Work required:
Reproduce the complete listing without any deviation.

Start Record set

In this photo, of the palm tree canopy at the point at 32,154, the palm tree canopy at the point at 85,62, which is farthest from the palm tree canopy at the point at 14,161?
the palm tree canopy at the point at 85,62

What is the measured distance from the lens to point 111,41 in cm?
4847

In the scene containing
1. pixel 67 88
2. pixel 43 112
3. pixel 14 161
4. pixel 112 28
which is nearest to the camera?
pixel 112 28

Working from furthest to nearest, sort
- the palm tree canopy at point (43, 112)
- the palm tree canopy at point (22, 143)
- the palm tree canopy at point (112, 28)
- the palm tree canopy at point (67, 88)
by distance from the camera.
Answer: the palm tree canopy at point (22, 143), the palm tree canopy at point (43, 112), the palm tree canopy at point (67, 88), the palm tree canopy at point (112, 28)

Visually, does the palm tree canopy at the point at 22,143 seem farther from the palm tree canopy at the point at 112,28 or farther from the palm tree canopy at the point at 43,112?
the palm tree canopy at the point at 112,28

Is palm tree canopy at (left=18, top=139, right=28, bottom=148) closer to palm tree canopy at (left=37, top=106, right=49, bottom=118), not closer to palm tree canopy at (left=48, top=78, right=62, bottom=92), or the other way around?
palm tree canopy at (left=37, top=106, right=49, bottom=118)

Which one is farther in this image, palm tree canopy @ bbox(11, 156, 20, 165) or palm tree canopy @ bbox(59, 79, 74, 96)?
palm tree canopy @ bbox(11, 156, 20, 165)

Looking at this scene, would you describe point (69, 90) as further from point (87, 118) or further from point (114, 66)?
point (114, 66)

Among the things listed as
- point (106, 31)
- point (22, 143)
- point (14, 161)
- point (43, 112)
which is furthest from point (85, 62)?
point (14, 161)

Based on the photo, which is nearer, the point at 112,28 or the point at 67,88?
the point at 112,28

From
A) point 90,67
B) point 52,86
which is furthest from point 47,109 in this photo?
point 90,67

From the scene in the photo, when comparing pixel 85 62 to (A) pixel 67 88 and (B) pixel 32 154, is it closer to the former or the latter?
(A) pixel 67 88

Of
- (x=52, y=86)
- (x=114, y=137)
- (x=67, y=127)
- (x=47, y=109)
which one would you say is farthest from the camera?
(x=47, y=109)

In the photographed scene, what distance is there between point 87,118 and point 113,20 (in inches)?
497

End Record set

Solution to the problem:
In this photo, of the palm tree canopy at the point at 32,154, the palm tree canopy at the point at 85,62, which is farthest from the palm tree canopy at the point at 14,161?
the palm tree canopy at the point at 85,62

What is the measured distance from the lens to point 111,41 in cm?
4847

In the scene containing
1. pixel 67 88
2. pixel 43 112
3. pixel 14 161
4. pixel 112 28
which is nearest to the camera?
pixel 112 28

Working from furthest to nearest, sort
- the palm tree canopy at point (43, 112)
- the palm tree canopy at point (22, 143)
- the palm tree canopy at point (112, 28)
- the palm tree canopy at point (67, 88)
by distance from the camera.
Answer: the palm tree canopy at point (22, 143), the palm tree canopy at point (43, 112), the palm tree canopy at point (67, 88), the palm tree canopy at point (112, 28)

Visually, does the palm tree canopy at the point at 22,143 seem farther from the palm tree canopy at the point at 112,28 or farther from the palm tree canopy at the point at 43,112?
the palm tree canopy at the point at 112,28

Is palm tree canopy at (left=18, top=139, right=28, bottom=148) closer to palm tree canopy at (left=37, top=106, right=49, bottom=118), not closer to palm tree canopy at (left=48, top=78, right=62, bottom=92), or the other way around?
palm tree canopy at (left=37, top=106, right=49, bottom=118)

Which one is farther in this image, palm tree canopy @ bbox(11, 156, 20, 165) or palm tree canopy @ bbox(59, 79, 74, 96)?
palm tree canopy @ bbox(11, 156, 20, 165)

Looking at this scene, would you describe point (69, 90) as further from point (87, 118) or further from point (114, 66)?
point (114, 66)

Among the things listed as
- point (106, 31)
- point (22, 143)
- point (14, 161)
- point (43, 112)
which is furthest from point (85, 62)?
point (14, 161)

Based on the photo, which is nearer, the point at 112,28 or the point at 67,88?
the point at 112,28

From
A) point 90,67
B) point 52,86
which is furthest from point 47,109 in this photo?
point 90,67

From the scene in the photo, when comparing pixel 85 62 to (A) pixel 67 88 and (B) pixel 32 154, is it closer to the former or the latter?
(A) pixel 67 88

Of
- (x=52, y=86)
- (x=114, y=137)
- (x=67, y=127)
- (x=47, y=109)
which one would you say is farthest from the camera?
(x=47, y=109)

In the photographed scene, what distance is there between point 87,118 and point 113,20 (in inches)?
497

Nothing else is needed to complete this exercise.